Bug 1646903

Summary:

[starter-ca-central-1] routing issues

Product:

OpenShift Online

Reporter:

Jiří Fiala <jfiala>

Component:

Routing

Assignee:

Dan Mace <dmace>

Status:

CLOSED CURRENTRELEASE

QA Contact:

zhaozhanqi <zzhao>

Severity:

high

Docs Contact:

Priority:

high

Version:

3.x

CC:

aos-bugs, bryanjm, jfiala, rcwwilliams07, scuppett, tom.jenkinson

Target Milestone:

---

Keywords:

Reopened

Target Release:

3.x

Hardware:

Unspecified

OS:

Unspecified

Whiteboard:

Fixed In Version:

Doc Type:

If docs needed, set a value

Doc Text:

Story Points:

---

Clone Of:

Environment:

Last Closed:

2019-01-29 21:03:42 UTC

Type:

Bug

Regression:

---

Mount Type:

---

Documentation:

---

CRM:

Verified Versions:

Category:

---

oVirt Team:

---

RHEL 7.3 requirements from Atomic Host:

Cloudforms Team:

---

Target Upstream Version:

Embargoed:

Attachments:

Description	Flags
Observed HTTP 200/503 rate using various routes to the same app	none
Django example app with additional routes	none

Description Jiří Fiala 2018-11-06 09:32:58 UTC

Description of problem:

Requests to exposed and admitted routes often return HTTP 503 even though the application is running properly and responding just fine, when checked locally (by opening a remote shell into the pod and running curl localhost:8080, or so).

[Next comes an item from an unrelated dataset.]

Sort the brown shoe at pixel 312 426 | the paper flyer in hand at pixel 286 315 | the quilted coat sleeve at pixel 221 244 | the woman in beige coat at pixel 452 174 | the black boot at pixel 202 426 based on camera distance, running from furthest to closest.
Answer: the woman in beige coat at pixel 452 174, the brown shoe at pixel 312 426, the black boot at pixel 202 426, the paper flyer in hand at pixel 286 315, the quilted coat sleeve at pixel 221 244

We received a report detailing this behaviour as follows:
----
I went ahead and created three routes with different configurations:

Insecure: http://insecure-kros-converter.193b.starter-ca-central-1.openshiftapps.com/ 
With multiple routes defined, this one no longer does HTTPS redirects (previously, an insecure route with no TLS termination and Insecure Policy defined was unexpectedly redirected from http to https, which correctly reported HTTP 503), but it rarely works. It seems it kind of starts working after trying it a few times after a period of inactivity, however some of the static resources often fail to be fetched.

Secure, allow HTTP traffic: https://secure-kros-converter.193b.starter-ca-central-1.openshiftapps.com/ 
Works in a fashion similar to the above, maybe a bit more often, but still very unstable. 
Curiously, http://secure-kros-converter.193b.starter-ca-central-1.openshiftapps.com/ (i.e. the secure route but with HTTP) is noticeably more stable, although still not perfect.

Secure, redirect HTTP to HTTPS: https://redirect-kros-converter.193b.starter-ca-central-1.openshiftapps.com/ 
Probably most stable during activity (like 50%), but also stops working at all after a period of inactivity, curiously also after using another route for a while. Interestingly, the HTTPS redirect works only in those periods of stability, which may suggest the problem is somewhere before deciding about the HTTPS redirect, so quite soon.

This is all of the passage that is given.